— BEGIN Material to process —

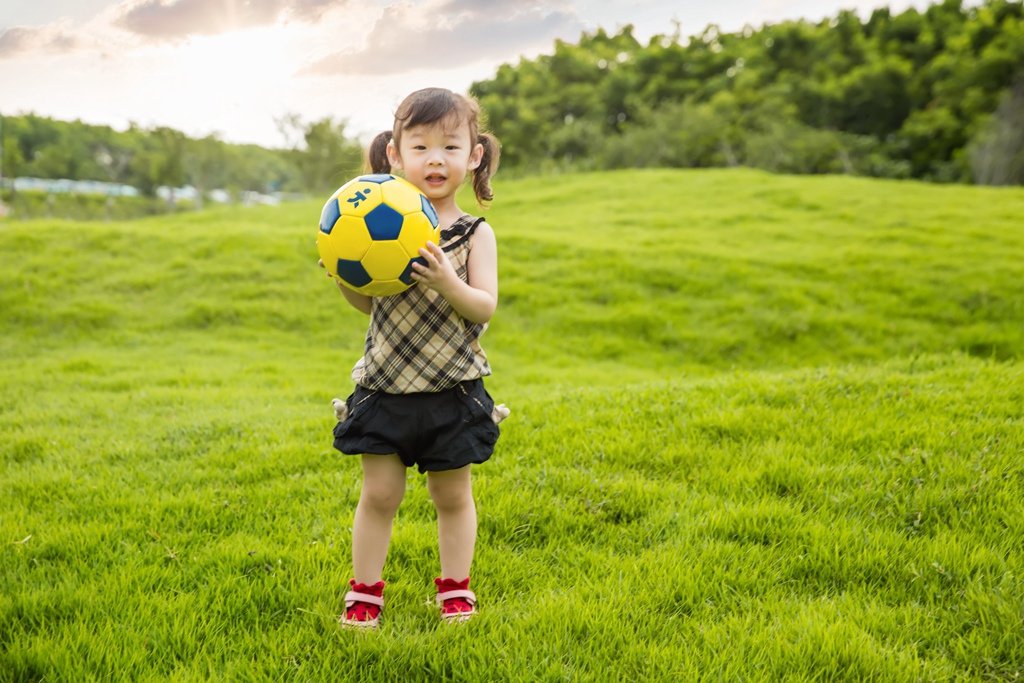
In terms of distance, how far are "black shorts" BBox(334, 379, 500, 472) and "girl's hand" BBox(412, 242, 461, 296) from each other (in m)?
0.48

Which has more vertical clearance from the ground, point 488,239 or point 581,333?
point 488,239

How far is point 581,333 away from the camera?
38.2 ft

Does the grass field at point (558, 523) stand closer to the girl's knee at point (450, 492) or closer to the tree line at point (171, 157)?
the girl's knee at point (450, 492)

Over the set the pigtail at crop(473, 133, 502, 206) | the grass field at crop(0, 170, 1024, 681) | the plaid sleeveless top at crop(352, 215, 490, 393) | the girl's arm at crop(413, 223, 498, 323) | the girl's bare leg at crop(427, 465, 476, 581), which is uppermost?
the pigtail at crop(473, 133, 502, 206)

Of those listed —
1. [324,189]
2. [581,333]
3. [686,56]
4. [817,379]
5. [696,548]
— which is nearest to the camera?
[696,548]

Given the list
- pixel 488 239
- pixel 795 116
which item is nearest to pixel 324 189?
pixel 795 116

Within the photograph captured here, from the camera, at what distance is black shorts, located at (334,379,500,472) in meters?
2.77

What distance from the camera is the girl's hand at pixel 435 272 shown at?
8.35 feet

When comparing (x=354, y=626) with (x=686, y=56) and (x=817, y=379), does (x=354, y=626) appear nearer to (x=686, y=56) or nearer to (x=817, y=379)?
(x=817, y=379)

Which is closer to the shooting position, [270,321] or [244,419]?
[244,419]

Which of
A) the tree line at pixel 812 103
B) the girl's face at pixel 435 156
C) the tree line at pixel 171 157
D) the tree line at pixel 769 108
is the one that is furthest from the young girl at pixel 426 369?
the tree line at pixel 812 103

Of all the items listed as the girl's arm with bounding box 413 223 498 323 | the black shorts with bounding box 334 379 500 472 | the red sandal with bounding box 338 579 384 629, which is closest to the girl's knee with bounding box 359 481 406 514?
the black shorts with bounding box 334 379 500 472

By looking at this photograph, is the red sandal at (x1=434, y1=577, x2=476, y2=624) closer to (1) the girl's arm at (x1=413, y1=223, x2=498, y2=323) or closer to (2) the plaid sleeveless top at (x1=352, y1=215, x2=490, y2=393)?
(2) the plaid sleeveless top at (x1=352, y1=215, x2=490, y2=393)

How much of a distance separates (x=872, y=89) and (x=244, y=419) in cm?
5087
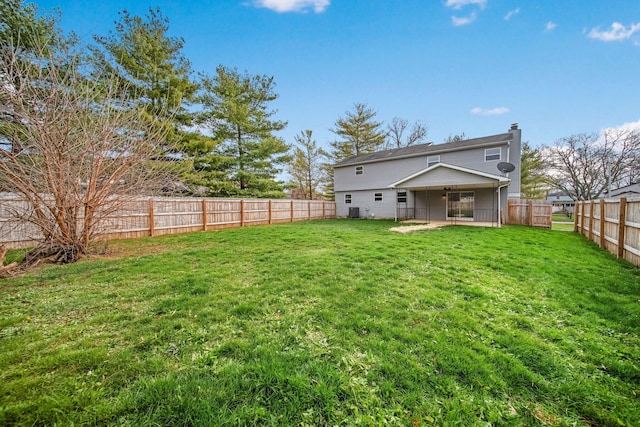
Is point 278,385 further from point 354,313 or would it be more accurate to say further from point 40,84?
point 40,84

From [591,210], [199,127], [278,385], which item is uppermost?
[199,127]

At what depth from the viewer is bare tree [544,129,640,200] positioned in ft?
72.1

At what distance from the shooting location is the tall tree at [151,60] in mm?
11820

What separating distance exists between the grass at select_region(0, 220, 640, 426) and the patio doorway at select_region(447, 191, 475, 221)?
10.2 meters

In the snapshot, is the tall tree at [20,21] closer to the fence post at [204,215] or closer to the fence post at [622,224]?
the fence post at [204,215]

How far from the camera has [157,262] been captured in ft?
17.2

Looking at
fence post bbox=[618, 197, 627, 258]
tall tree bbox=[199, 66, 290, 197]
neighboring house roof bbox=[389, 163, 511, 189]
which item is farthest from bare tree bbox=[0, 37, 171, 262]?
neighboring house roof bbox=[389, 163, 511, 189]

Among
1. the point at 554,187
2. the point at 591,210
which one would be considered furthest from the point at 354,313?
→ the point at 554,187

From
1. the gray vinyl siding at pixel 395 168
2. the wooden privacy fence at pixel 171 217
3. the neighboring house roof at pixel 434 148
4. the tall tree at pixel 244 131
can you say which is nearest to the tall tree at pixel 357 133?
the neighboring house roof at pixel 434 148

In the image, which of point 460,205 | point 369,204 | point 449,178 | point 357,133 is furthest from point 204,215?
point 357,133

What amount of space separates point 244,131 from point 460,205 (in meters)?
15.1

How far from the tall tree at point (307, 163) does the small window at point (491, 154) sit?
14949 mm

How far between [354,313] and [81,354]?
2.68 metres

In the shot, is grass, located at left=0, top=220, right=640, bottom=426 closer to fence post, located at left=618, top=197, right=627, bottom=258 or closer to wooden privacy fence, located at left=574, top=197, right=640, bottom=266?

— END Material to process —

- **Challenge**: Reproduce the material word for word, minus the images.

- **Solution to the problem**:
In terms of distance, how far are "black shorts" BBox(334, 379, 500, 472) and "girl's hand" BBox(412, 242, 461, 296) from each other (in m)?
0.48

Which has more vertical clearance from the ground, point 488,239 or point 581,333?
point 488,239

How far is point 581,333 away from the camera?
38.2 ft

Does the grass field at point (558, 523) stand closer to the girl's knee at point (450, 492) or closer to the tree line at point (171, 157)?
the girl's knee at point (450, 492)

Over the set the pigtail at crop(473, 133, 502, 206) | the grass field at crop(0, 170, 1024, 681) | the plaid sleeveless top at crop(352, 215, 490, 393) | the girl's arm at crop(413, 223, 498, 323) | the girl's bare leg at crop(427, 465, 476, 581), which is uppermost?
the pigtail at crop(473, 133, 502, 206)

Of those listed —
1. [324,189]
2. [581,333]
3. [686,56]
4. [817,379]
5. [696,548]
— which is nearest to the camera?
[696,548]

Given the list
- pixel 488 239
- pixel 795 116
which item is nearest to pixel 324 189?
pixel 795 116

Within the photograph captured here, from the camera, at what distance is black shorts, located at (334,379,500,472) in meters?
2.77

What distance from the camera is the girl's hand at pixel 435 272 shown at?
8.35 feet

When comparing (x=354, y=626) with (x=686, y=56) and (x=817, y=379), does (x=354, y=626) appear nearer to (x=686, y=56) or nearer to (x=817, y=379)?
(x=817, y=379)

Which is closer to the shooting position, [270,321] or [244,419]?
[244,419]

Which of
A) the tree line at pixel 812 103
B) the girl's face at pixel 435 156
C) the tree line at pixel 171 157
D) the tree line at pixel 769 108
is the one that is furthest from the young girl at pixel 426 369?
the tree line at pixel 812 103

Of all the items listed as the girl's arm with bounding box 413 223 498 323 | the black shorts with bounding box 334 379 500 472 | the red sandal with bounding box 338 579 384 629, which is closest to the girl's knee with bounding box 359 481 406 514?
the black shorts with bounding box 334 379 500 472

By looking at this photograph, is the red sandal at (x1=434, y1=577, x2=476, y2=624) closer to (1) the girl's arm at (x1=413, y1=223, x2=498, y2=323) or closer to (2) the plaid sleeveless top at (x1=352, y1=215, x2=490, y2=393)?
(2) the plaid sleeveless top at (x1=352, y1=215, x2=490, y2=393)

How much of a distance separates (x=872, y=89) and (x=244, y=419) in cm?
5087
Is point 278,385 further from point 354,313 or would it be more accurate to say further from point 40,84?
point 40,84

From [591,210], [199,127], [278,385], which item is uppermost?
[199,127]

At what depth from the viewer is bare tree [544,129,640,200] positioned in ft?
72.1

At what distance from the shooting location is the tall tree at [151,60] in mm?
11820

What separating distance exists between the grass at select_region(0, 220, 640, 426) and the patio doorway at select_region(447, 191, 475, 221)?
10.2 meters

In the snapshot, is the tall tree at [20,21] closer to the fence post at [204,215] or closer to the fence post at [622,224]?
the fence post at [204,215]

How far from the camera has [157,262] been captured in ft?
17.2

Looking at
fence post bbox=[618, 197, 627, 258]
tall tree bbox=[199, 66, 290, 197]
neighboring house roof bbox=[389, 163, 511, 189]
which item is farthest from bare tree bbox=[0, 37, 171, 262]?
neighboring house roof bbox=[389, 163, 511, 189]

Among
1. the point at 554,187
2. the point at 591,210
which one would be considered furthest from the point at 354,313?
→ the point at 554,187

From
1. the gray vinyl siding at pixel 395 168
2. the wooden privacy fence at pixel 171 217
3. the neighboring house roof at pixel 434 148
4. the tall tree at pixel 244 131
can you say which is nearest to the tall tree at pixel 357 133?
the neighboring house roof at pixel 434 148

In the image, which of point 460,205 | point 369,204 | point 449,178 | point 357,133 is furthest from point 204,215?
point 357,133

What amount of space separates point 244,131 from point 460,205 (in meters)?
15.1

How far from the tall tree at point (307, 163) does the small window at point (491, 154) sit?
14949 mm

How far between [354,313] and [81,354]?
2.68 metres

In the shot, is grass, located at left=0, top=220, right=640, bottom=426 closer to fence post, located at left=618, top=197, right=627, bottom=258 or closer to wooden privacy fence, located at left=574, top=197, right=640, bottom=266?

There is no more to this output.